Just how few is the issue. Marc Restellini, who was then working on separate catalogues raisonnés of the artist’s paintings and drawings for the Wildenstein Foundation, told the magazine Art & Auction in 2001 that there were three fake paintings to every legitimate one — and nine fake drawings.

Clearly policing was called for. I attended the coming of ‘The Modigliani Committee’ to Manhattan, whch was announced at a press conference at the Carlyle Hotel in January 2000. A press release read ‘The Modigliani Committee: A Blue-Ribbon Panel of Leading Experts Establishes New York Headquarters to Safeguard Legacy of Amedeo Modigliani.’ Committee members included Parisot and Moïse Kisling’s son, Jean.

Death by committee

The art world’s opinions of the Modigliani Committee were blunt. ‘This committee is a complete joke,’ the Paris mega-dealer Daniel Malingue told Art & Auction. Marc Blondeau, the former chairman of Sotheby’s Paris, said: ‘It’s a nonsense for me — it’s a non-event.’ Art & Auction did elicit a rare contrary opinion from one Joseph Guttmann, who was described as a ‘friend’ of Parisot. He said: ‘While Marc Restellini is at the moment the darling of the auction houses, it won’t be much longer before he is going to run out of favour with them.’

Indeed, in September 2000 Wildenstein announced that it was dropping plans to publish the drawings catalogue.
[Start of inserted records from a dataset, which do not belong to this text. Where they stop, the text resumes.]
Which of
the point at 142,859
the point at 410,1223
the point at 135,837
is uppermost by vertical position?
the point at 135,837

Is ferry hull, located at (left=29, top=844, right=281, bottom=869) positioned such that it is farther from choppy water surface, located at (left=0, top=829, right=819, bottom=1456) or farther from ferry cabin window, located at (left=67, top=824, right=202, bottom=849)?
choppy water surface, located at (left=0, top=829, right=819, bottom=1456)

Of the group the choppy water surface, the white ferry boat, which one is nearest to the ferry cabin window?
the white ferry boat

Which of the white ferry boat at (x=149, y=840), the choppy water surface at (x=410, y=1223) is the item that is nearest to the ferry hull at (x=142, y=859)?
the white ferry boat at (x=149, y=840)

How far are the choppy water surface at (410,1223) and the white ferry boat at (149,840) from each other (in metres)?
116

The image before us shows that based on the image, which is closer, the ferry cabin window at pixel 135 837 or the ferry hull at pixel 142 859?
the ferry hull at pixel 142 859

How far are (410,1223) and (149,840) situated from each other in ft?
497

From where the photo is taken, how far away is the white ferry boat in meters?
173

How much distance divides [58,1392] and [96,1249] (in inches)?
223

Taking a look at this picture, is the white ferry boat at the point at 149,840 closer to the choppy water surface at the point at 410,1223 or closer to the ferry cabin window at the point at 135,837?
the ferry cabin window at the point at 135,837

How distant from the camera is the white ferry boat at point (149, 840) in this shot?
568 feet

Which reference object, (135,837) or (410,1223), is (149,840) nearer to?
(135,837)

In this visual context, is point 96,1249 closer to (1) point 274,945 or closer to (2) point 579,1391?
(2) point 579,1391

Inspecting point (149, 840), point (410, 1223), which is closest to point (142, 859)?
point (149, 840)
Observers noted that the Wildenstein Foundation had been twice sued by owners after Restellini refused to accept works, and it had lost both times. Its release stated that Restellini had been getting ‘death threats’. There was scuttlebutt that Wildenstein would also drop the catalogue raisonné on the paintings.

So was Parisot ahead of the game in not trusting Restellini? Just hold on. In 2010 the Italian police raided Modigliani: From Classicism to Cubism, a show that Parisot, as head of the Modigliani Institute in Rome, had organised in Palestrina, 22 miles east of the capital. They seized 22 works, including four bronze sculptures, a painting and a batch of authentication certificates.
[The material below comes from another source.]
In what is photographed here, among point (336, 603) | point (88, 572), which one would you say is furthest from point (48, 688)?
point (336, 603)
The following year, Laure Modigliani asserted her droit morale over her grandfather’s work, which she had been allowing Parisot to control. He was quoted to the effect that he acknowledged her rights, adding hopefully/plaintively: ‘That does not mean I cannot be the recipient of the Modigliani Archive, due to my deep knowledge and expertise.’ In January this year, after a two-year investigation, the forgery unit of the Italian police put him under house arrest.

Restellini, meanwhile, is pressing on with his catalogue raisonné of Modigliani’s paintings.